● WORK TO DO: Retype all of the listing exactly, passing over any picture you find.

● DATA SUPPLIED:

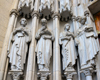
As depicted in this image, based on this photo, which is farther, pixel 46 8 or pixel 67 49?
pixel 46 8

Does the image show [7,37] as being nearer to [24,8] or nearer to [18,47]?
[18,47]

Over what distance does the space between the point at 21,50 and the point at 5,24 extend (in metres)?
1.36

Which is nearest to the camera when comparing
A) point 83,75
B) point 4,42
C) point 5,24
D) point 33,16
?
point 83,75

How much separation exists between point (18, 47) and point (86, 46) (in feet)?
7.27

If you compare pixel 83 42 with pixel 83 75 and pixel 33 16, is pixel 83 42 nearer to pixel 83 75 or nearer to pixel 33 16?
pixel 83 75

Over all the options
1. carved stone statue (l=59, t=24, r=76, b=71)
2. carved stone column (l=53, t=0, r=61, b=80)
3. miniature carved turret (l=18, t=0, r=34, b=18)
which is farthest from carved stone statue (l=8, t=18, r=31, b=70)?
carved stone statue (l=59, t=24, r=76, b=71)

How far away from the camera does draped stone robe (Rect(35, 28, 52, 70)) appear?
4.05 m

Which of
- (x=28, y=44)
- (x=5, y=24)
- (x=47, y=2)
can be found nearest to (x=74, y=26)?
(x=47, y=2)

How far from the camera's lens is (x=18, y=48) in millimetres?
4219

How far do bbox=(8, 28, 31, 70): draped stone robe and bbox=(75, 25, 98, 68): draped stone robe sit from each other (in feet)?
5.87

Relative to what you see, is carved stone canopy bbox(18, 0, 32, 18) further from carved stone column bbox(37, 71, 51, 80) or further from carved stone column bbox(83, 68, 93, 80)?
carved stone column bbox(83, 68, 93, 80)

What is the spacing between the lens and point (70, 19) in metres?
5.50

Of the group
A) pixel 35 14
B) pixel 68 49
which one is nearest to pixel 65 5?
pixel 35 14

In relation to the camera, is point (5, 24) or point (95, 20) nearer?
point (5, 24)
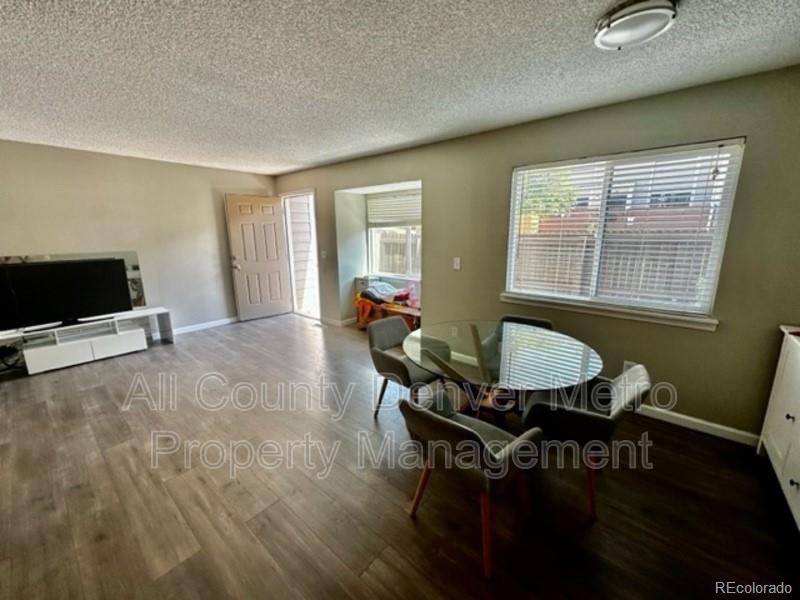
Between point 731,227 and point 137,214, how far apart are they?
5.86m

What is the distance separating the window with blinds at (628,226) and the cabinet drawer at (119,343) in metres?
4.38

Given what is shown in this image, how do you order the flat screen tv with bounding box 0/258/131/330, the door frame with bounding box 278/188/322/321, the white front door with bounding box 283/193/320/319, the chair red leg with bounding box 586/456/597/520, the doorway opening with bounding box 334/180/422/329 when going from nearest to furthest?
the chair red leg with bounding box 586/456/597/520
the flat screen tv with bounding box 0/258/131/330
the doorway opening with bounding box 334/180/422/329
the door frame with bounding box 278/188/322/321
the white front door with bounding box 283/193/320/319

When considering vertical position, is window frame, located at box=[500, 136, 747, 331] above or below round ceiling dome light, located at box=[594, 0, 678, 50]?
below

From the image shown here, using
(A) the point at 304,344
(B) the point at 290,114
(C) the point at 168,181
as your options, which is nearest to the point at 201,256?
(C) the point at 168,181

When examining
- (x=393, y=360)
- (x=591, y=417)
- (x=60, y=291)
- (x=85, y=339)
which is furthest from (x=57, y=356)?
(x=591, y=417)

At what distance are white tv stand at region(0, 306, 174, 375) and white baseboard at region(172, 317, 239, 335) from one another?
0.38 m

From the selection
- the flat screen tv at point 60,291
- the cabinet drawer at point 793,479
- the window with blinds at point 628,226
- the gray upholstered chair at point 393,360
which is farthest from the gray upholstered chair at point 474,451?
the flat screen tv at point 60,291

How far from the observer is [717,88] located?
1.99m

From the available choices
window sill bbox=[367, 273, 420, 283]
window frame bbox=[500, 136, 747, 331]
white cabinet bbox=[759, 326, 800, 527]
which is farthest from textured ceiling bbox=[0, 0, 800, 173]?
window sill bbox=[367, 273, 420, 283]

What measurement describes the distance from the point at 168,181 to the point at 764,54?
5.65m

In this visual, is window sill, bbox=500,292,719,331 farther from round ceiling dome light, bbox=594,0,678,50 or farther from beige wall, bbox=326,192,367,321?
beige wall, bbox=326,192,367,321

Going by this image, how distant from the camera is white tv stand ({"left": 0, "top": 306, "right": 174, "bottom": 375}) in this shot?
3318mm

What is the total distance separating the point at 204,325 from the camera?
4.85 m

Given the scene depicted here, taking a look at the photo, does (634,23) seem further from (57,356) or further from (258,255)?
(57,356)
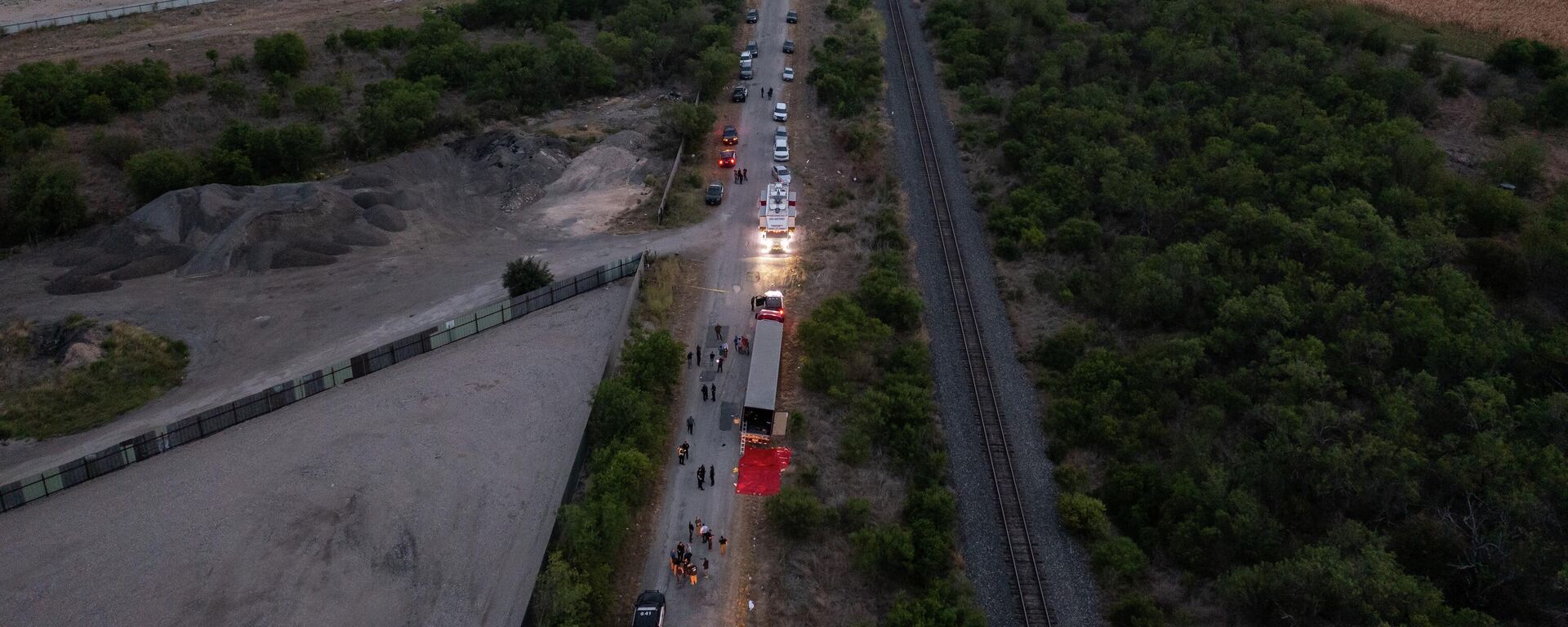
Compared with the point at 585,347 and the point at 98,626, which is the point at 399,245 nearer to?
the point at 585,347

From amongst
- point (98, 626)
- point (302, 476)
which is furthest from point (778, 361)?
point (98, 626)

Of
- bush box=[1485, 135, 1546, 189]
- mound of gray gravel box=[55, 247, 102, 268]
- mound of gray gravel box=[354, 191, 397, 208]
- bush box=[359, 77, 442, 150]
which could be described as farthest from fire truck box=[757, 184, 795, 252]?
bush box=[1485, 135, 1546, 189]

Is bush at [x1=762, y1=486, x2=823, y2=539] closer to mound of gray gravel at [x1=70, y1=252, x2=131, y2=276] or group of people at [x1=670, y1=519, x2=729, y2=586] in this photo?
group of people at [x1=670, y1=519, x2=729, y2=586]

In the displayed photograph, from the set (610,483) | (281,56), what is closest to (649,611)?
(610,483)

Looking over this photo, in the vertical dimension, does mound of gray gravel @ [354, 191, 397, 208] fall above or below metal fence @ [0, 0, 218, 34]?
below

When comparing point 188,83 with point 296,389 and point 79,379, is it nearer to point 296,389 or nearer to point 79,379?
point 79,379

● COMPLETE OUTPUT:
As depicted in this image, based on this photo, which is farther, pixel 46 8 or pixel 67 49?
pixel 46 8

Does the image show [7,37] as being nearer to [24,8] or nearer to [18,47]?
[18,47]

Over what distance does the space between the point at 21,50 and the point at 5,24 extend (in metres)?
1.36

Which is nearest to the camera when comparing
A) point 83,75
B) point 4,42
C) point 5,24
D) point 33,16
?
point 83,75

How much separation exists between point (18, 47) and point (86, 46) (in feet)?
7.27

If you compare pixel 83 42 with pixel 83 75 and pixel 33 16, is pixel 83 42 nearer to pixel 83 75 or nearer to pixel 33 16?
pixel 83 75

Over all the options
1. carved stone statue (l=59, t=24, r=76, b=71)
2. carved stone column (l=53, t=0, r=61, b=80)
3. miniature carved turret (l=18, t=0, r=34, b=18)
which is farthest from carved stone statue (l=8, t=18, r=31, b=70)?
carved stone statue (l=59, t=24, r=76, b=71)

How far away from the camera does draped stone robe (Rect(35, 28, 52, 70)) appear?
4.05 m

Which of
- (x=28, y=44)
- (x=5, y=24)
- (x=47, y=2)
can be found nearest to (x=74, y=26)?
(x=47, y=2)

How far from the camera's lens is (x=18, y=48) in millimetres?
4219

How far do bbox=(8, 28, 31, 70): draped stone robe and bbox=(75, 25, 98, 68): draped stone robe sit from each other (in feet)?
5.87

Relative to what you see, is carved stone canopy bbox(18, 0, 32, 18) further from carved stone column bbox(37, 71, 51, 80) or further from carved stone column bbox(83, 68, 93, 80)?
carved stone column bbox(83, 68, 93, 80)

What is the spacing between the lens and point (70, 19) in metres?
5.50

Of the group
A) pixel 35 14
B) pixel 68 49
which one is nearest to pixel 65 5?
pixel 35 14

In relation to the camera, is point (5, 24) or point (95, 20) nearer?
point (5, 24)
Between point 731,227 and point 137,214, how far apart are they?
5.86m

What is the distance separating the window with blinds at (628,226) and the cabinet drawer at (119,343) in metres?
4.38

Given what is shown in this image, how do you order the flat screen tv with bounding box 0/258/131/330, the door frame with bounding box 278/188/322/321, the white front door with bounding box 283/193/320/319, the chair red leg with bounding box 586/456/597/520, the doorway opening with bounding box 334/180/422/329 when going from nearest to furthest?
the chair red leg with bounding box 586/456/597/520
the flat screen tv with bounding box 0/258/131/330
the doorway opening with bounding box 334/180/422/329
the door frame with bounding box 278/188/322/321
the white front door with bounding box 283/193/320/319

When considering vertical position, is window frame, located at box=[500, 136, 747, 331] above or below round ceiling dome light, located at box=[594, 0, 678, 50]?
below

From the image shown here, using
(A) the point at 304,344
(B) the point at 290,114
(C) the point at 168,181
as your options, which is nearest to the point at 201,256?
(C) the point at 168,181

When examining
- (x=393, y=360)
- (x=591, y=417)
- (x=60, y=291)
- (x=85, y=339)
which is furthest from (x=57, y=356)?
(x=591, y=417)

At what distance are white tv stand at region(0, 306, 174, 375) and white baseboard at region(172, 317, 239, 335) from one another?
0.38 m

From the selection
- the flat screen tv at point 60,291
- the cabinet drawer at point 793,479
- the window with blinds at point 628,226
- the gray upholstered chair at point 393,360
which is farthest from the gray upholstered chair at point 474,451?
the flat screen tv at point 60,291

How far from the observer is [717,88] located?
1.99m

From the available choices
window sill bbox=[367, 273, 420, 283]
window frame bbox=[500, 136, 747, 331]
white cabinet bbox=[759, 326, 800, 527]
which is farthest from textured ceiling bbox=[0, 0, 800, 173]?
window sill bbox=[367, 273, 420, 283]

What measurement describes the distance from the point at 168,181 to the point at 764,54?
5.65m

In this visual, is window sill, bbox=500,292,719,331 farther from round ceiling dome light, bbox=594,0,678,50 or farther from beige wall, bbox=326,192,367,321?
beige wall, bbox=326,192,367,321

Going by this image, how distant from the camera is white tv stand ({"left": 0, "top": 306, "right": 174, "bottom": 375}) in this shot?
3318mm

What is the total distance separating the point at 204,325 from the camera?
4.85 m

Given the scene depicted here, taking a look at the photo, does (634,23) seem further from (57,356) or further from (258,255)?
(57,356)
Compared with the point at 585,347 and the point at 98,626, which is the point at 399,245 nearer to?
the point at 585,347

From amongst
- point (98, 626)
- point (302, 476)
which is furthest from point (778, 361)?
point (98, 626)

Of
- bush box=[1485, 135, 1546, 189]
- mound of gray gravel box=[55, 247, 102, 268]
- mound of gray gravel box=[354, 191, 397, 208]
- bush box=[359, 77, 442, 150]
which could be described as farthest from fire truck box=[757, 184, 795, 252]?
bush box=[1485, 135, 1546, 189]

Is bush at [x1=762, y1=486, x2=823, y2=539] closer to mound of gray gravel at [x1=70, y1=252, x2=131, y2=276] or group of people at [x1=670, y1=519, x2=729, y2=586] in this photo?
group of people at [x1=670, y1=519, x2=729, y2=586]

In the displayed photograph, from the set (610,483) | (281,56), what is closest to (649,611)?
(610,483)

Looking over this photo, in the vertical dimension, does mound of gray gravel @ [354, 191, 397, 208] fall above or below metal fence @ [0, 0, 218, 34]?
below

When comparing point 188,83 with point 296,389 and point 79,379, is it nearer to point 296,389 or nearer to point 79,379?
point 79,379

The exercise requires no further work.